Saved data entries
========
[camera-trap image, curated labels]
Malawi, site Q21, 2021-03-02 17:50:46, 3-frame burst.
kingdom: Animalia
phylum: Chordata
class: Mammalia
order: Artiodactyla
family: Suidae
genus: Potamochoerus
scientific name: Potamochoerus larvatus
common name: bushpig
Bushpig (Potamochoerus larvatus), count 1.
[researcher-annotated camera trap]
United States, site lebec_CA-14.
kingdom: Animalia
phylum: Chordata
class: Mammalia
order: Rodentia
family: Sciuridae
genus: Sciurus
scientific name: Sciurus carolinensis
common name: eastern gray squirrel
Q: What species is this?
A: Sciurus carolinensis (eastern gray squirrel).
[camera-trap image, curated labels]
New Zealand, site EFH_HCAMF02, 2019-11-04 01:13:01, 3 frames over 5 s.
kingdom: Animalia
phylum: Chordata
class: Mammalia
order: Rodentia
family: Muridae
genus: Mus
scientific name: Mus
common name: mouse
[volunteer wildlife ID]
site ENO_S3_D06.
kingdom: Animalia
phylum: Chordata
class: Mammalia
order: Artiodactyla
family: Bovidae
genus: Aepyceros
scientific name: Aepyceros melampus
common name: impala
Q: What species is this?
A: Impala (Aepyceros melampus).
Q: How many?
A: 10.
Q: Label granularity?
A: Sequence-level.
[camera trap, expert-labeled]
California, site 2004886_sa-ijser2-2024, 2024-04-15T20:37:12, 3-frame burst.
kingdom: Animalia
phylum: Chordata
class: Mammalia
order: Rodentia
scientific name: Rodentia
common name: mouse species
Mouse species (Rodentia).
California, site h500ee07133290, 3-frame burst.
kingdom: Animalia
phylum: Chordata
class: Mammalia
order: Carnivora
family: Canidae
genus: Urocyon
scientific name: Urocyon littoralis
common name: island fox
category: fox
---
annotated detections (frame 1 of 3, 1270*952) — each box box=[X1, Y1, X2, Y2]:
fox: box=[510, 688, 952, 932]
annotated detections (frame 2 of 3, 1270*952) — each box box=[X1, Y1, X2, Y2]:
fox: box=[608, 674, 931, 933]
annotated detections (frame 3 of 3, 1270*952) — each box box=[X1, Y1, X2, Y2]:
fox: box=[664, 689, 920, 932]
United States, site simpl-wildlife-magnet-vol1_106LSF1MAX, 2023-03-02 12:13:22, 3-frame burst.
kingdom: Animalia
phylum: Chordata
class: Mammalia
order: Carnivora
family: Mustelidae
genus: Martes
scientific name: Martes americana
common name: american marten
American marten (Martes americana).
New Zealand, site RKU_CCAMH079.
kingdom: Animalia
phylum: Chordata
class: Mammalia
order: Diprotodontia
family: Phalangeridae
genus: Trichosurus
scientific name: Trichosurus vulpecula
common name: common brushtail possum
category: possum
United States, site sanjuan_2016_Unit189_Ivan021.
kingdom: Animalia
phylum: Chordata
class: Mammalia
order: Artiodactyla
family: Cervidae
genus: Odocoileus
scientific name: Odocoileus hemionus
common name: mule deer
========
Task description:
Reproduce the records above exactly, from the first line through the line containing "scientific name: Potamochoerus larvatus", and output nothing else.

Finished exercise:
[camera-trap image, curated labels]
Malawi, site Q21, 2021-03-02 17:50:46, 3-frame burst.
kingdom: Animalia
phylum: Chordata
class: Mammalia
order: Artiodactyla
family: Suidae
genus: Potamochoerus
scientific name: Potamochoerus larvatus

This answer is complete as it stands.